THE COURT: Is conclusive?

THE WITNESS: Yes, sir.

* * * * * *

THE COURT: . . . Suppose a woman had an illegitimate child and then later married either the father of the child or another man. When she presented herself to you she showed she was married and had a child, one child. Would you consider her for employment?

THE WITNESS: No, sir, I would not.

[11] See majority opinion by Mr. Justice Blackmun, in Roe v. Wade, 410 U.S. 113, 93 S.Ct. 705, 35 L.Ed.2d 147, 166, especially Fn. 22 and 23.

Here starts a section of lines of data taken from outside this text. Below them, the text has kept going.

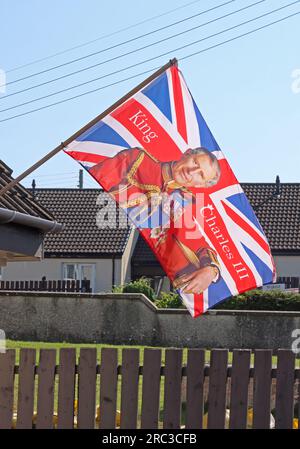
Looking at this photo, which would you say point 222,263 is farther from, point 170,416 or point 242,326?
point 242,326

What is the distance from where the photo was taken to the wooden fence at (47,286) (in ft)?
85.5

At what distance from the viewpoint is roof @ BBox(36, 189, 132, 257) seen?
39.5m

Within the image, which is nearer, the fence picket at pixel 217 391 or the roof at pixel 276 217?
A: the fence picket at pixel 217 391

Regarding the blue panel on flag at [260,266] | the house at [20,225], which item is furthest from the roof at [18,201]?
the blue panel on flag at [260,266]

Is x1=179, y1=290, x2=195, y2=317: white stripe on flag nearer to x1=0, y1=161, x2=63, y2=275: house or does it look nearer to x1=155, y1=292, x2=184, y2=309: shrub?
x1=0, y1=161, x2=63, y2=275: house

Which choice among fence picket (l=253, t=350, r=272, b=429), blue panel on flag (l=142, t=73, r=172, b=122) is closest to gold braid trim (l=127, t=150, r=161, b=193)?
blue panel on flag (l=142, t=73, r=172, b=122)

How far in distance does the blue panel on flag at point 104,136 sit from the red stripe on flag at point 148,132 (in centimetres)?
11

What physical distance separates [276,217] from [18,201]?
3118 centimetres

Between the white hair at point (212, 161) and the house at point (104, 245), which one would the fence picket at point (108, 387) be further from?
the house at point (104, 245)

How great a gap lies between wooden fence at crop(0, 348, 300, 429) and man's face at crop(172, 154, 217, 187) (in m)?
1.53

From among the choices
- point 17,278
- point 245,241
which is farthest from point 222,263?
point 17,278

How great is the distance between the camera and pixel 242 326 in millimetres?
20094

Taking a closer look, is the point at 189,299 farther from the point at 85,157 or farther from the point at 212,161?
the point at 85,157

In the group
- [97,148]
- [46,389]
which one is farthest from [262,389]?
[97,148]
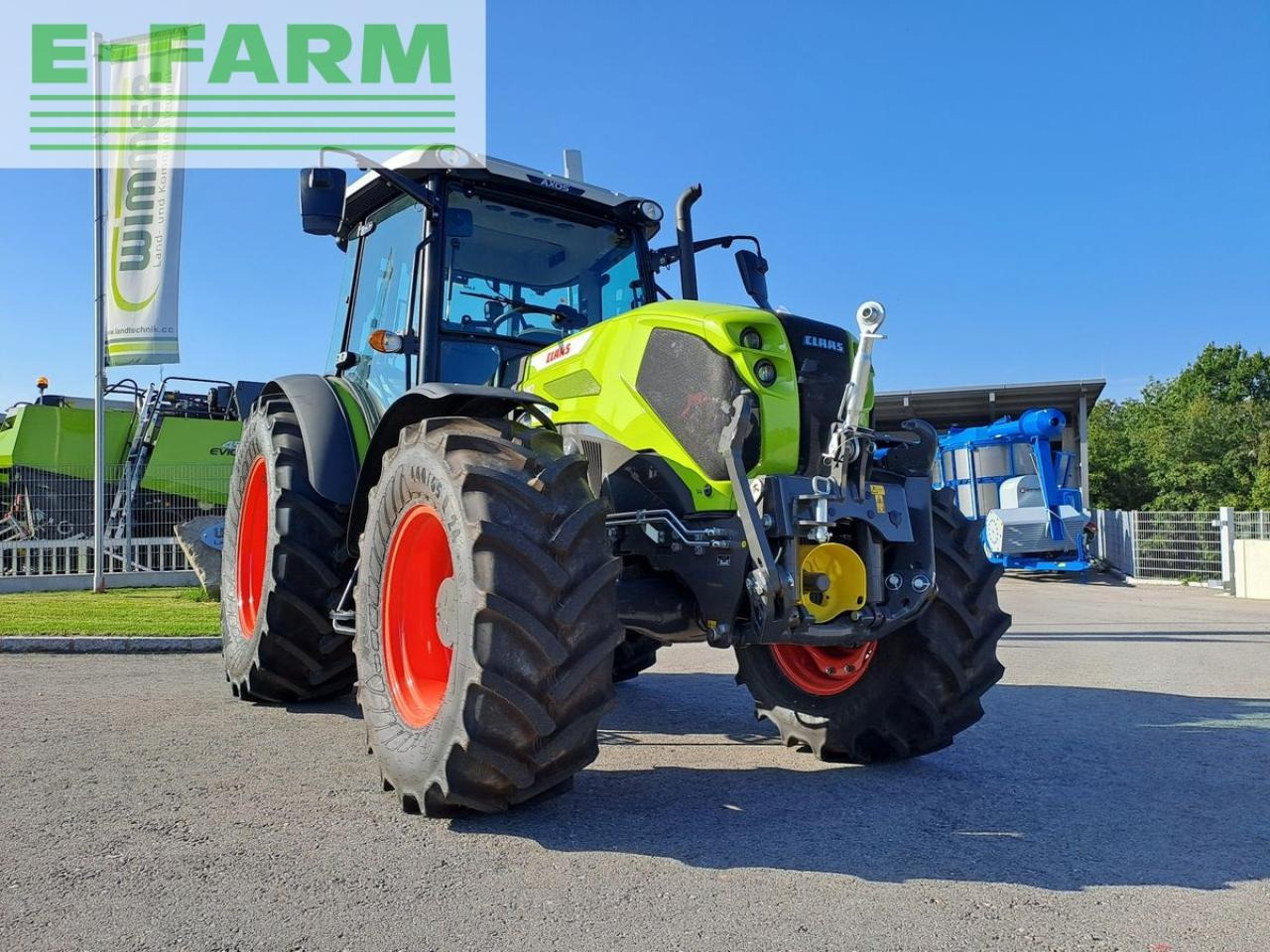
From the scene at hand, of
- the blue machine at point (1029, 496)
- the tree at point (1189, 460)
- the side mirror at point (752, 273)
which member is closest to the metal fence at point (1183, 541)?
the blue machine at point (1029, 496)

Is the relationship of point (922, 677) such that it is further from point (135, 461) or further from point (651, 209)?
point (135, 461)

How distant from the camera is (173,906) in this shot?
2588 mm

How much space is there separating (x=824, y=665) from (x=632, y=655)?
5.88 feet

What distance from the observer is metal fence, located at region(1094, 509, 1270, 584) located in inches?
659

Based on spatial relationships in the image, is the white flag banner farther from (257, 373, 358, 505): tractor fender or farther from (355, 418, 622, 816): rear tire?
(355, 418, 622, 816): rear tire

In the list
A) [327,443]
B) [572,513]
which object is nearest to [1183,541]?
[327,443]

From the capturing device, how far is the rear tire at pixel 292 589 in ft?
15.7

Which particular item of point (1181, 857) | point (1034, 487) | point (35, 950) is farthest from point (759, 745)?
point (1034, 487)

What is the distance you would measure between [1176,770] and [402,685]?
335 centimetres

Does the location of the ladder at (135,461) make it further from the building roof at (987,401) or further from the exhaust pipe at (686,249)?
the building roof at (987,401)

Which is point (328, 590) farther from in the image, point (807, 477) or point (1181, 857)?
point (1181, 857)

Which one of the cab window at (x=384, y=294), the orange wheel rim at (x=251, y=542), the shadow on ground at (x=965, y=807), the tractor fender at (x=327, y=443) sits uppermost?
the cab window at (x=384, y=294)

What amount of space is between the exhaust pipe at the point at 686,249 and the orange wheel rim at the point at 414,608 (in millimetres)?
2036

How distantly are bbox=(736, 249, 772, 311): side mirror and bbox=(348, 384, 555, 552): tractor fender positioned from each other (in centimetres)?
141
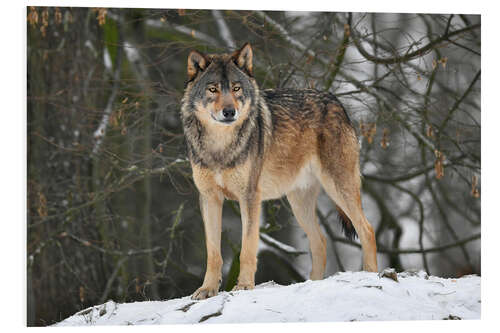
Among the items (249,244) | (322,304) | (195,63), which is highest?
(195,63)

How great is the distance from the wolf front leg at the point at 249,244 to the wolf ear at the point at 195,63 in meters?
1.05

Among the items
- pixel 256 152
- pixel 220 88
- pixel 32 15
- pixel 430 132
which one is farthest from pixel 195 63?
pixel 430 132

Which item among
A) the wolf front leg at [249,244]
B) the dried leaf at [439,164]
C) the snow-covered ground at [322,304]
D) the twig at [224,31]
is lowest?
the snow-covered ground at [322,304]

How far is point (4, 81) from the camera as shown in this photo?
567cm

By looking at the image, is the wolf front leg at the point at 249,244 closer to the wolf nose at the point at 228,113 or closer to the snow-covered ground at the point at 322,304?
the snow-covered ground at the point at 322,304

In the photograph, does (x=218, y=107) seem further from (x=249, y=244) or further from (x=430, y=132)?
(x=430, y=132)

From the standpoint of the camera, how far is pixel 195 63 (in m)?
5.40

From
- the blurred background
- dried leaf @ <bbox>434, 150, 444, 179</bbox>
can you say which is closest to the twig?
the blurred background

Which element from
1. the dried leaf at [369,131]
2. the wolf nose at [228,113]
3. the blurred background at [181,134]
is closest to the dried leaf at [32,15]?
the blurred background at [181,134]

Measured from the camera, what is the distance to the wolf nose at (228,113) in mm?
5164

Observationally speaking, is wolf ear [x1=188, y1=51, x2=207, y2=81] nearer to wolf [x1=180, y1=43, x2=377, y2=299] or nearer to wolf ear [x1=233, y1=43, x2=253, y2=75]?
wolf [x1=180, y1=43, x2=377, y2=299]

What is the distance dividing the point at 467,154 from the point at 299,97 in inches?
79.1

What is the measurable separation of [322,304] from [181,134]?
2344 millimetres
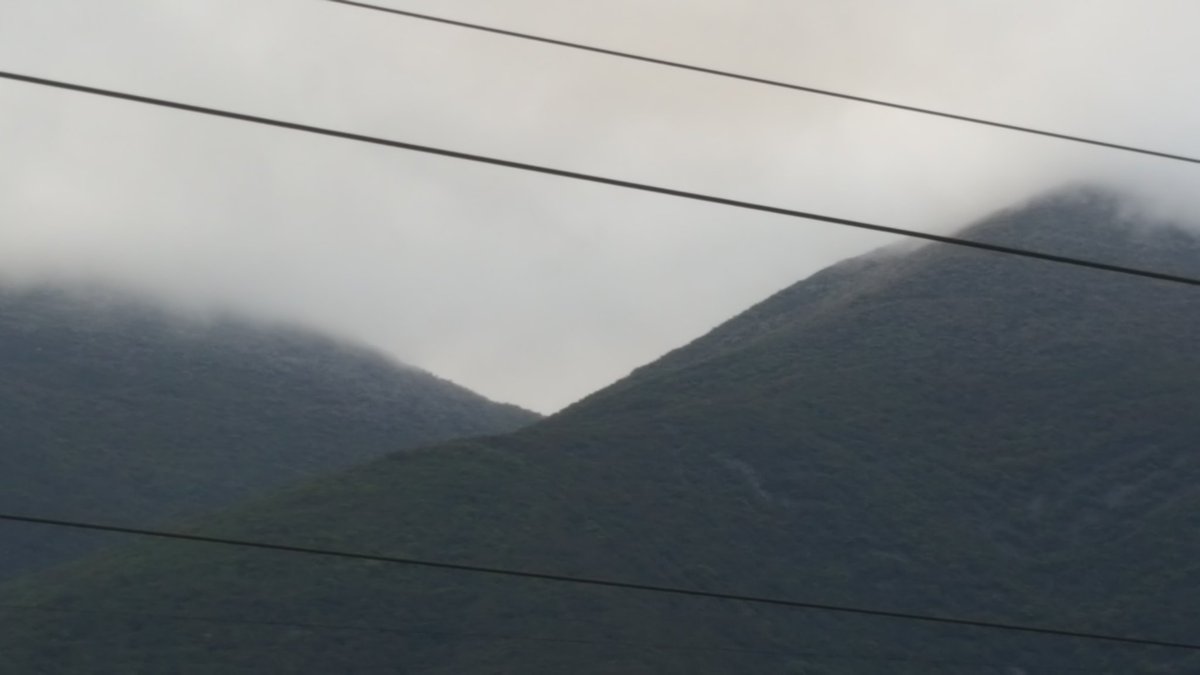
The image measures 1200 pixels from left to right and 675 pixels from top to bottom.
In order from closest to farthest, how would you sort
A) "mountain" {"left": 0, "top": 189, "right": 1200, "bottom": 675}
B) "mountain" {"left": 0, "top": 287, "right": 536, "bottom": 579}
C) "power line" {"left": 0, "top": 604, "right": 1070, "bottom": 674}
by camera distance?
"power line" {"left": 0, "top": 604, "right": 1070, "bottom": 674}, "mountain" {"left": 0, "top": 189, "right": 1200, "bottom": 675}, "mountain" {"left": 0, "top": 287, "right": 536, "bottom": 579}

[12] Seventh Commandment: Thou shalt not commit adultery. 20 Exodus 14.

[13] In its quest for understanding the court allowed counsel substantial latitude in presenting evidence, as the transcript will show, and rejects a plenitude of material proffered by both sides as irrelevant to the case.

[14] We do not express any view concerning a regulation respecting pregnancy of a classroom teacher during the school term, as such a case is beyond the scope of this opinion.

[15] Mr. Justice Brennan, speaking for the Court in Frontiero, declared:

"There can be no doubt that our Nation has had a long and unfortunate history of sex discrimination. Traditionally, such discrimination was rationalized by an attitude of `romantic paternalism' which, in practical effect, put women not on a pedestal, but in a cage.

. . . . .

Moreover, since sex, like race and national origin, is an immutable characteristic determined solely by the accident of birth, the imposition of special disabilities upon the members of a particular sex because of their sex would seem to violate `the basic concept of our system that legal burdens should bear some relationship to individual responsibility . . ..' Weber v. Aetna Casualty & Surety Co., 406 U.S. 164, 175, 92 S.Ct. 1400, 31 L.Ed.2d 768 (1972). And what differentiates sex from such nonsuspect statutes as intelligence or physical disability, and aligns it with the recognized suspect criteria, is that the sex characteristic frequently bears no relation to ability to perform or contribute to society. As a result, statutory distinctions between the sexes often have the effect of invidiously relegating the entire class of females to inferior legal status without regard to the actual capabilities of its individual members." 93 S.Ct. at 1769.